Can anyone help how to highlight only the passed value?
Update
So, in seems that on ElasticSearch website, the autocomplete on the server side is similar to my implementation. However it seems that they highlight the matched query on the client.
If they do like this, I started to think that there is not a proper solution to do it on ElasticSearch side, so I implemented the highlight feature on server side instead of on client side(as they seem to do).
My implementation on server side(using PHP) is:
public function search($term)
{
$params = [
'index' => $this->getIndexName(),
'type' => $this->getIndexType(),
'body' => [
'query' => [
'match' => [
'name' => $term
]
]
]
];
$results = $this->client->search($params);
$hits = $results['hits']['hits'];
$data = [];
$wrapBefore = '<strong>';
$wrapAfter = '</strong>';
foreach ($hits as $hit) {
$data[] = [
$hit['_source']['id'],
$hit['_source']['name'],
preg_replace("/($term)/i", "$wrapBefore$1$wrapAfter", strip_tags($hit['_source']['name']))
];
}
return $data;
}
Outputs what I aimed with this question:
I added a bounty to see if there is a solution at ElasticSearch level to achive what I described above.
As of now with latest version of elastic this is not possible as highligh documentation don't refer any settings or query for this. I checked elastic autocomplete example in browser console under xhr requests tab and found the response for "att" autocomplete response for keyword as follows.

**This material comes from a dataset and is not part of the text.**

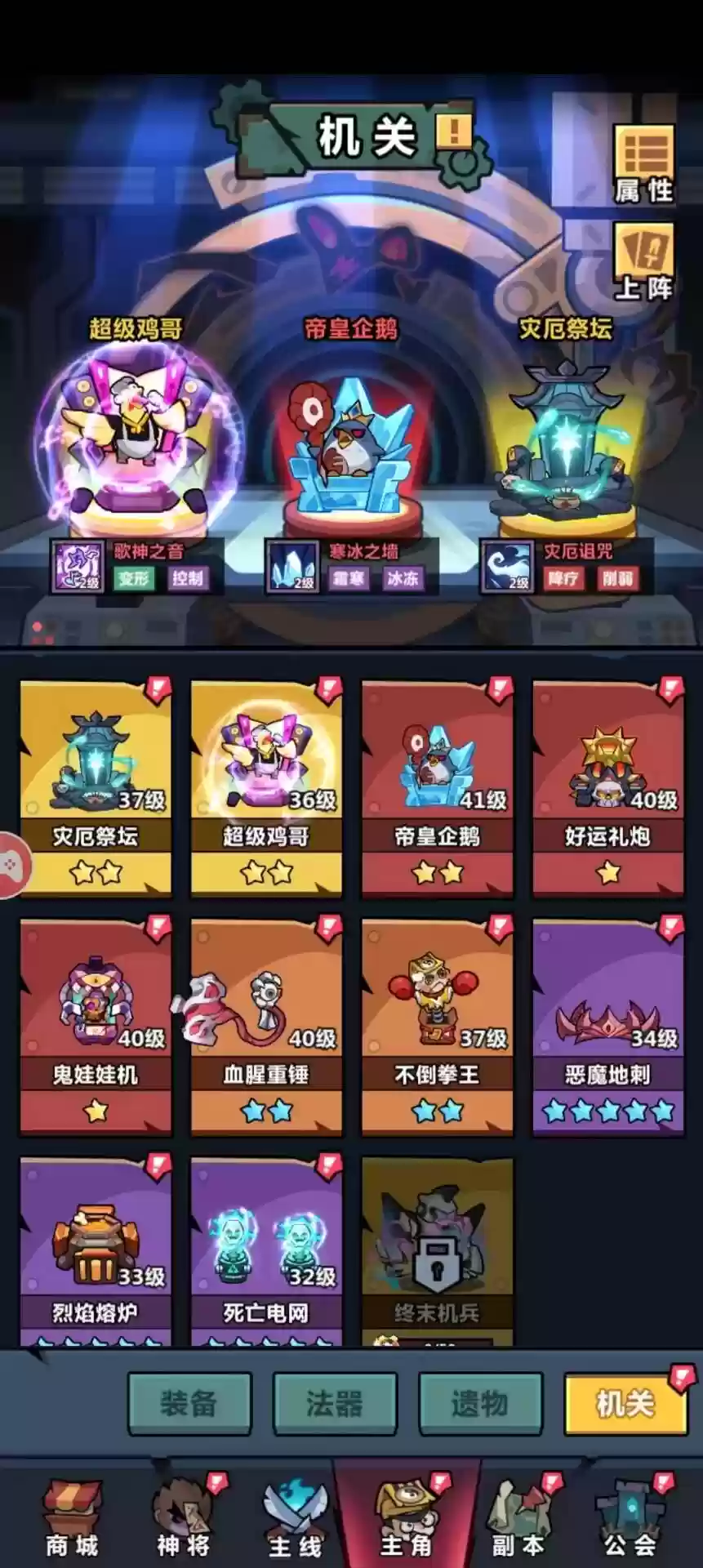 妖怪金手指新手开局攻略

url - https://search.elastic.co/suggest?q=att
{
"current_page": 1,
"last_page": 4,
"total_hits": 49,
"hits": [
{
"tags": [],
"url": "/elasticon/tour/2016/jp/not-attending",
"section": "Elasticon",
"title": "Not <em>Attending</em> - JP"
},
{
"section": "Elasticon",
"title": "<em>Attending</em> from Training - JP",
"tags": [],
"url": "/elasticon/tour/2016/jp/attending-training"
},
{
"tags": [],
"url": "/elasticon/tour/2016/jp/attending-keynote",
"title": "<em>Attending</em> from Keynote - JP",
"section": "Elasticon"
},
{
"tags": [],
"url": "/elasticon/tour/2016/not-attending",
"section": "Elasticon",
"title": "Thank You - Not <em>Attending</em>"
},
{
"tags": [],
"url": "/elasticon/tour/2016/attending",
"section": "Elasticon",
"title": "Thank You - <em>Attending</em>"
},
{
"section": "Blog",
"title": "What It's Like to <em>Attend</em> Elastic Training",
"tags": [],
"url": "/blog/what-its-like-to-attend-elastic-training"
},
{
"tags": "Elasticsearch",
"url": "/guide/en/elasticsearch/plugins/5.0/mapper-attachments-highlighting.html",
"section": "Docs/",
"title": "Highlighting <em>attachments</em>"
},
{
"title": "<em>attachments</em> » email",
"section": "Docs/",
"tags": "Logstash",
"url": "/guide/en/logstash/5.0/plugins-outputs-email.html#plugins-outputs-email-attachments"
},
{
"section": "Docs/",
"title": "Configuring Email <em>Attachments</em> » Actions",
"tags": "Watcher",
"url": "/guide/en/watcher/2.4/actions.html#configuring-email-attachments"
},
{
"url": "/guide/en/watcher/2.4/actions.html#hipchat-action-attributes",
"tags": "Watcher",
"title": "HipChat Action <em>Attributes</em> » Actions",
"section": "Docs/"
},
{
"title": "Slack Action <em>Attributes</em> » Actions",
"section": "Docs/",
"tags": "Watcher",
"url": "/guide/en/watcher/2.4/actions.html#slack-action-attributes"
}
],
"aggs": {
"sections": [
{
"Elasticon": 5
},
{
"Blog": 1
},
{
"Docs/": 43
}
],
"top_tags": [
{
"XPack": 14
},
{
"Elasticsearch": 12
},
{
"Watcher": 9
},
{
"Logstash": 4
},
{
"Clients": 3
},
{
"Shield": 1
}
]
}
}
But on frontend they are showing "att" only highlighted on in the autosuggest results. Hence they are handling the highlight stuff on browser layer.